*** EXCERPTED PASSAGE ***

In this specific case the objective is to create a standard interactive visualisation tool for the outputs of wellcomeml.ml.clustering. The current state of the art of WellcomeML provides an ad-hoc visualisation built from scratch for each algorithm applied. In this way the codebase is very specific to the single algorithm function and doesn’t provide a standardized output for the visualisation of the results.
The aim of this GSoC project is then to standardize the way the results are presented; an interactive dashboard, function or class for showing the clustering results for each project in a self explanatory way.
Development of a user interface to visualise VEP data using neXtProt tools
Student: Shrey Sachdeva
Mentors: Kasun Samarasinghe, Lydie Lane
Several open source tools, such as the Ensembl Variant Effect Predictor (VEP), have been developed to predict the structural and functional effects of variants.
The VEP tool has a number of plugins, including a neXtProt plugin that was released as a command line. The goal of this project is to develop a user interface using the neXtProt tools, to visualise the predicted variant effect output for all variants within a neXtProt entry.
Implementations of AVX-512 functions
Student: Kunwar Maheep Singh
Mentors: Evan Nemerson, Jun Aruga
SIMD instruction intrinsics provide users with extreme control over vectorization of code, but the problem with using them is that they are not very portable. This is because different vendors provide their own API’s to match the instruction sets implemented in their hardware. e.g. MMX, SSE2, AVX-512, etc. on Intel x86, Altivec and VSX on PowerPC, and NEON, MVE, and SVE/SVE2 on ARM.
SIMDe is a header only library which provides portable implementations of various SIMD APIs on unsupported hardware using instructions which are available, minimizing or even eliminating performance losses.
AVX-512 has added many new types of instructions like conflict detection and prefetch which give more vectorizing potential to developers. A combination of these new instructions with new compilers can help vectorize code which could not be vectorized before.
The aim of this project is to implement multiple families of AVX-512 intrinsics for SIMDe.
Implementation of NEON functions in SIMDe
Student: Atharva Nimbalkar
Mentors: Evan Nemerson, Zhi An Ng
SIMD stands for Single Instruction Multiple Data. It’s a class of parallel computers that performs the same instruction on multiple data points simultaneously. SIMD can be very advantageous to multimedia applications.
SIMDe is a library that provides portable implementations of SIMD Intrinsics on hardware that don’t natively support them, while still taking advantage of SIMD when possible. It allows you to call NEON functions on x86, or SSE functions on ARM, etc.
This project aims to add portable implementations of many more NEON functions
in SIMDe. Along with native fallbacks for other popular architectures, which would allow NEON SIMD intrinsics to be used on WASM, AVX-512 etc.
Design and implementation of Code is Science front-end using ReactJS
Student: Isaac Miti
Mentors: Yo Yehudi, João Paulo Tiz
This project aims to design and develop the code is science frontend using ReactJS UI library. The project development will follow frontend best practices using Google’s Material Design guidelines.
Data streaming in scientific workflows, implementation for Toil
Student: Mihai Popescu
Mentors: Michael R. Crusoe, Lon Blauvelt
Toil is an open-source Python workflow engine that lets people write data analysis pipelines in Python, CWL, and WDL. Toil has support for common workflow language (CWL), an open standard for describing analysis workflows.
This project aims to implement data streaming to speed up the analysis by avoiding slow disk/storage IO and speeding up the start of tool execution when it isn’t required to wait for data to download. The main focus is to implement this first in AWS S3.

***

_EXERCISE TASKS:_
[1] Answer these from the project descriptions, one line each:
(a) Which student is working on the user interface for VEP data?
(b) What guidelines will the Code is Science frontend follow?
(c) Where is data streaming for Toil to be implemented first?
[2] Using the project descriptions, decide whether each statement agrees with them. Answer yes or no and quote the words that decide it.
(a) SIMDe is a header only library.
(b) The neXtProt plugin for VEP was released as a web interface.
(c) Toil lets people write pipelines only in Python.

*** DATA EXTRACT ***

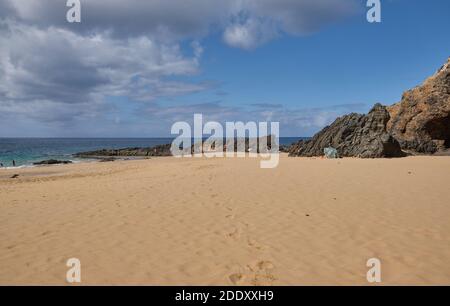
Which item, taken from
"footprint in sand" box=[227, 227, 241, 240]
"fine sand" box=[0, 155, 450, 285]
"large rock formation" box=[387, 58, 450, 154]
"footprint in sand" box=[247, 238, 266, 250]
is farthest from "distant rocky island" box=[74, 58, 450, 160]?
"footprint in sand" box=[247, 238, 266, 250]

***

_EXERCISE RESPONSES:_
[1]
(a) Shrey Sachdeva
(b) Google's Material Design guidelines
(c) AWS S3

[2]
(a) Yes: "SIMDe is a header only library"
(b) No: "a neXtProt plugin that was released as a command line"
(c) No: "lets people write data analysis pipelines in Python, CWL, and WDL"